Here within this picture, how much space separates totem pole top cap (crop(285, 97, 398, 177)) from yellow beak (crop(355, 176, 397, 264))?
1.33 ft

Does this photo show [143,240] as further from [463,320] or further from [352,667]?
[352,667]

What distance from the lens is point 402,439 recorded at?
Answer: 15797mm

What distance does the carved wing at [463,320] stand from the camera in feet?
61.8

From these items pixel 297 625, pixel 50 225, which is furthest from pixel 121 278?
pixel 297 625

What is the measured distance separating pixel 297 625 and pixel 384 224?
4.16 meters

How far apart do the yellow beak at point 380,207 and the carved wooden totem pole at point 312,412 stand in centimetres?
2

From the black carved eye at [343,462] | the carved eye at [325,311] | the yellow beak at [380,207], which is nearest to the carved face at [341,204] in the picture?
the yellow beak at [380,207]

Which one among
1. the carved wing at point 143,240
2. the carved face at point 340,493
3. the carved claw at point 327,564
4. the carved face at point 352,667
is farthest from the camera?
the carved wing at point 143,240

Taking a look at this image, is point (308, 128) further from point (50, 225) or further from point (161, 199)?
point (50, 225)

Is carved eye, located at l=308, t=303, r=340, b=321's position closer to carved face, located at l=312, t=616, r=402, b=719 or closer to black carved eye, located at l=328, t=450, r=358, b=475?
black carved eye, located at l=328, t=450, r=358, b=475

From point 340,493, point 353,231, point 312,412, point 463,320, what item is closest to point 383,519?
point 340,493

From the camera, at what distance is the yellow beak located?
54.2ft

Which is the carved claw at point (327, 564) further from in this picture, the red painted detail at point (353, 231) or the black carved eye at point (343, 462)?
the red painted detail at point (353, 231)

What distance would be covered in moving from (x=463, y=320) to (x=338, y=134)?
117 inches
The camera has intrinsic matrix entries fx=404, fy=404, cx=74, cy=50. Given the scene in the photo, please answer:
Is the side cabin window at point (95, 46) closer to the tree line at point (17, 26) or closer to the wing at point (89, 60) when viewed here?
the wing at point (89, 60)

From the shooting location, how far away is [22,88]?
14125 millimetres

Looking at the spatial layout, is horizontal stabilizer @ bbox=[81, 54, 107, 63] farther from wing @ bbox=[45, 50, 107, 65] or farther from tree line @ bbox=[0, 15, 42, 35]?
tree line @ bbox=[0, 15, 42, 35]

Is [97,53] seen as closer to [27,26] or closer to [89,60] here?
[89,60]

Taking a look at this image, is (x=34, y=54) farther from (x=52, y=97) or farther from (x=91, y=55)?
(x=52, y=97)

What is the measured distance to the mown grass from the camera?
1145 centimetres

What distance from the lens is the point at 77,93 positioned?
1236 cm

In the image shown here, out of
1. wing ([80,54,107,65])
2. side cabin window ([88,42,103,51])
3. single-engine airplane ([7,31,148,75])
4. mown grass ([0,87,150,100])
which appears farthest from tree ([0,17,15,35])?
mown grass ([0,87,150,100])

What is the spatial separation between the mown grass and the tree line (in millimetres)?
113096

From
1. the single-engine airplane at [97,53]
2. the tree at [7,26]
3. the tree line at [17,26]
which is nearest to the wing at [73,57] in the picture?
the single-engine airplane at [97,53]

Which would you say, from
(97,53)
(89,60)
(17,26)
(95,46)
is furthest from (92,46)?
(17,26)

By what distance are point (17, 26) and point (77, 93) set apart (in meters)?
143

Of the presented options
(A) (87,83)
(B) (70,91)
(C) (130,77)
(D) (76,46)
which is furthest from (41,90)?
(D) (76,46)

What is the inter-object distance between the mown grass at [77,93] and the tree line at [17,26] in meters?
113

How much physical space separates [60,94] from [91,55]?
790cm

◆ ◆ ◆ ◆

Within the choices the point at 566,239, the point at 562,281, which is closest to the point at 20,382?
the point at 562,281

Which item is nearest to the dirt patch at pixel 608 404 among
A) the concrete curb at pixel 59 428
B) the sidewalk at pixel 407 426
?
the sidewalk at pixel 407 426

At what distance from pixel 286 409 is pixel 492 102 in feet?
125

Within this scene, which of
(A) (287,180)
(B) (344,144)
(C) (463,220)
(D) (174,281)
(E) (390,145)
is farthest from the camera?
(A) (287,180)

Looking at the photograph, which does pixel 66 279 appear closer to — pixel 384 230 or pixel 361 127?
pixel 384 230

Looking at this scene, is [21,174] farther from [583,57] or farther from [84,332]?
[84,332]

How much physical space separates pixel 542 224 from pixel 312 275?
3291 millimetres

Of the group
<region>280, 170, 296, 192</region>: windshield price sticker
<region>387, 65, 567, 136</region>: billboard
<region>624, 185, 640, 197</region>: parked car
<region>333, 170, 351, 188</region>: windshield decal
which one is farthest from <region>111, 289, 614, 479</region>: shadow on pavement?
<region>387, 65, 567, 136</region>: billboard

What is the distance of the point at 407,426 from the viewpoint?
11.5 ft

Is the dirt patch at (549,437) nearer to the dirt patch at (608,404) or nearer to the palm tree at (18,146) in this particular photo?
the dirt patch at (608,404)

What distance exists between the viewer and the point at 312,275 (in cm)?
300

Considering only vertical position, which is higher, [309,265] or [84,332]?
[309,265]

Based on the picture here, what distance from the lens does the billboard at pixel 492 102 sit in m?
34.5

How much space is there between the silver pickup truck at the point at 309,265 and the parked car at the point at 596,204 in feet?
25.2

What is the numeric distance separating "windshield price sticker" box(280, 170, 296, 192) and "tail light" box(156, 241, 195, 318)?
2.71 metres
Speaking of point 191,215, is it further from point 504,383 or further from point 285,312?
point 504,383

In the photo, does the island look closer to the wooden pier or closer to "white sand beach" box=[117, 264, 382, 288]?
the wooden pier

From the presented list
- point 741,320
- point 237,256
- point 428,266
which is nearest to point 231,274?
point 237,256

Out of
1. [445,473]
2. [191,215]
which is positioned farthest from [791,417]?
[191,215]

◆ ◆ ◆ ◆

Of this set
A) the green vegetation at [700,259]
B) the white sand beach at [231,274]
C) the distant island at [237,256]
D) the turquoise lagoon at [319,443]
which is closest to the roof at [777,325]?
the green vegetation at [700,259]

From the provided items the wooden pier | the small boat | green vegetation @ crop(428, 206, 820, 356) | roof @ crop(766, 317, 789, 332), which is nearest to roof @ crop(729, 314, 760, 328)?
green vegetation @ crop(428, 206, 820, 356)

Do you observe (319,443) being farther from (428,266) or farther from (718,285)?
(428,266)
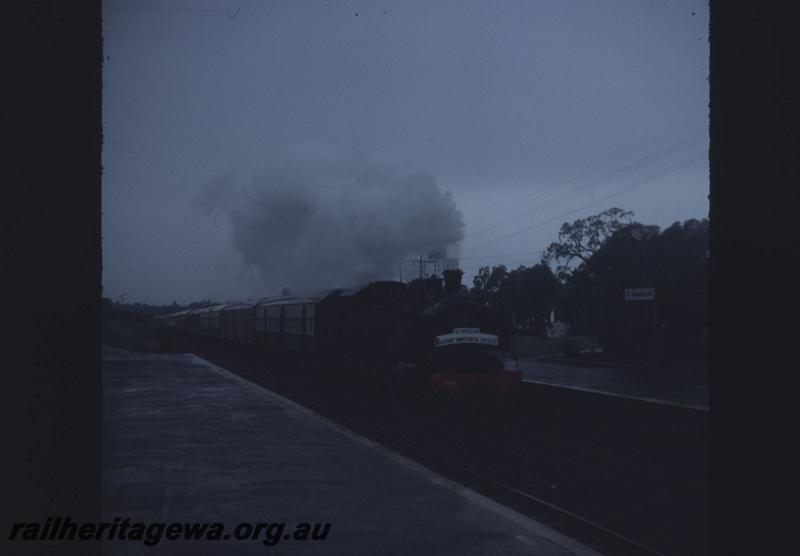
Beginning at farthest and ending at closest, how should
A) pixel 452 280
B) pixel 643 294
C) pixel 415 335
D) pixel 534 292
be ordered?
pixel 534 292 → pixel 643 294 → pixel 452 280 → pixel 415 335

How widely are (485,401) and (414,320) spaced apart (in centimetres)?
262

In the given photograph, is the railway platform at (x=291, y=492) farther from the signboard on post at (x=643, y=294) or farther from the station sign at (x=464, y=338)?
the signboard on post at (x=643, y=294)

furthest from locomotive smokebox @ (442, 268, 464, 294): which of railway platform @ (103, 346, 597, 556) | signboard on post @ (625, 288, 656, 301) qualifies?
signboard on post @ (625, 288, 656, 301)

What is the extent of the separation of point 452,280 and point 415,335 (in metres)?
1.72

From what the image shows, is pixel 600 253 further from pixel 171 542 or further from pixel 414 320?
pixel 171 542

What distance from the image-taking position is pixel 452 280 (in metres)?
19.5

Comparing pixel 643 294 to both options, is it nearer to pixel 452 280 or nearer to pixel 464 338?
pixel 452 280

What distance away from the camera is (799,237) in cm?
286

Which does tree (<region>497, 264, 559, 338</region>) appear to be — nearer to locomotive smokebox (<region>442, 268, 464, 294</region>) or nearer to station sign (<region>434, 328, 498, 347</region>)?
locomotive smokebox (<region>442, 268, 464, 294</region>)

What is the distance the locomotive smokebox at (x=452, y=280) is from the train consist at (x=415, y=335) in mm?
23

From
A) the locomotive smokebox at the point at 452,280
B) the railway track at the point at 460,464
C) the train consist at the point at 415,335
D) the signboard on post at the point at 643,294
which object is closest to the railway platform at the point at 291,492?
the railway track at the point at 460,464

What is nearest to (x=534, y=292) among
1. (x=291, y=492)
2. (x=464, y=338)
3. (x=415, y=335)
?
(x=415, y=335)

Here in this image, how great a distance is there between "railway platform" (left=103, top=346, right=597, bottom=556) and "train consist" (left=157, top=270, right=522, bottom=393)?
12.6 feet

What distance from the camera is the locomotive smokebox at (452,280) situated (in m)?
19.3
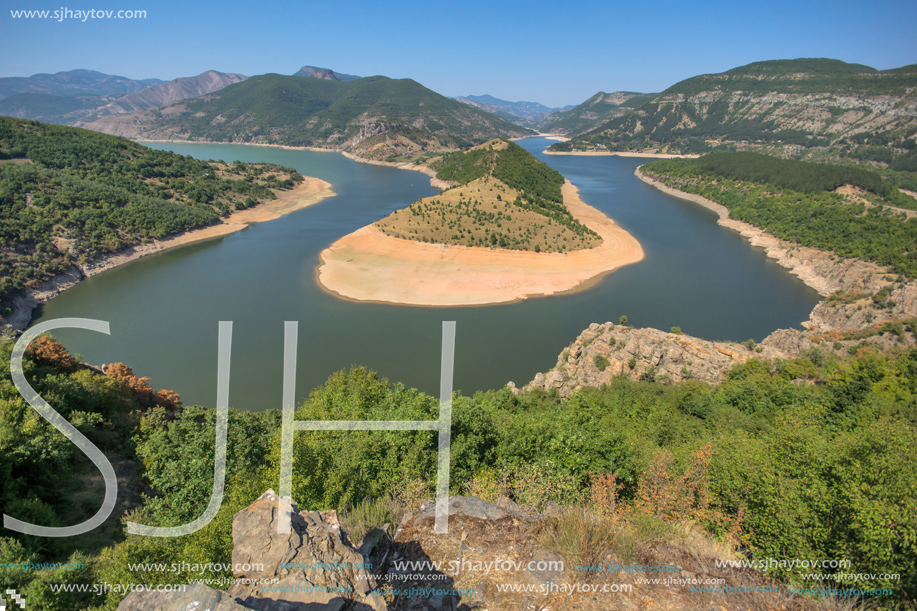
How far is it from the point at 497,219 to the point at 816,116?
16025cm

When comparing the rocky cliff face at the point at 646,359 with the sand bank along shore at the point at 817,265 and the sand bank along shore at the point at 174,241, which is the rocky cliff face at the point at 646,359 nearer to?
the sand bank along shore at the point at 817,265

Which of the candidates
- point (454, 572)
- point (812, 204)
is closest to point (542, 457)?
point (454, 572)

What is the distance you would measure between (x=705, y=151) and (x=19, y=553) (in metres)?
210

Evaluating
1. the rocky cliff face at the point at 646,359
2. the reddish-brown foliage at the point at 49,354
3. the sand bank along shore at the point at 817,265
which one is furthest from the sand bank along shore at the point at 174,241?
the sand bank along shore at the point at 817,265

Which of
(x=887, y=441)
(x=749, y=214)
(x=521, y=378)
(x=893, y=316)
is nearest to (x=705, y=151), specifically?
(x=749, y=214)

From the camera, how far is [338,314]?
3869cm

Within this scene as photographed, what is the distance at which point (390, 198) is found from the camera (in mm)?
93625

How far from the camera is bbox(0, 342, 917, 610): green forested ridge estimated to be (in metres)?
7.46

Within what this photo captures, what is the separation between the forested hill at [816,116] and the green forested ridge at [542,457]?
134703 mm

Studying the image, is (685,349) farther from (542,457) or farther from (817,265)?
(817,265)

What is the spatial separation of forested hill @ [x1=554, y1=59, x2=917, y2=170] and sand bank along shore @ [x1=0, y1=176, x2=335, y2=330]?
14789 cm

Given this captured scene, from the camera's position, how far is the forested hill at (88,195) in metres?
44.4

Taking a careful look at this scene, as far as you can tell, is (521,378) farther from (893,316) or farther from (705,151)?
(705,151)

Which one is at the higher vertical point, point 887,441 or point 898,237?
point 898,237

◆ ◆ ◆ ◆

_CONSIGNE_
Réécris les lignes qui vont de la ligne contenant « Here within this » jusqu'à la ligne contenant « 4.16 meters » incluse, en remplaçant « carved wing » par « wooden wing » et sans rien modifier d'autre.

_RÉPONSE ATTENDUE_
Here within this picture, how much space separates totem pole top cap (crop(285, 97, 398, 177)) from yellow beak (crop(355, 176, 397, 264))?
1.33 ft

Does this photo show [143,240] as further from [463,320] or further from [352,667]?
[352,667]

What distance from the lens is point 402,439 recorded at?
Answer: 15797mm

What distance does the wooden wing at [463,320] stand from the camera in feet?
61.8

From these items pixel 297 625, pixel 50 225, which is furthest from pixel 121 278?
pixel 297 625

What is the measured distance separating pixel 297 625 and pixel 384 224?
4.16 meters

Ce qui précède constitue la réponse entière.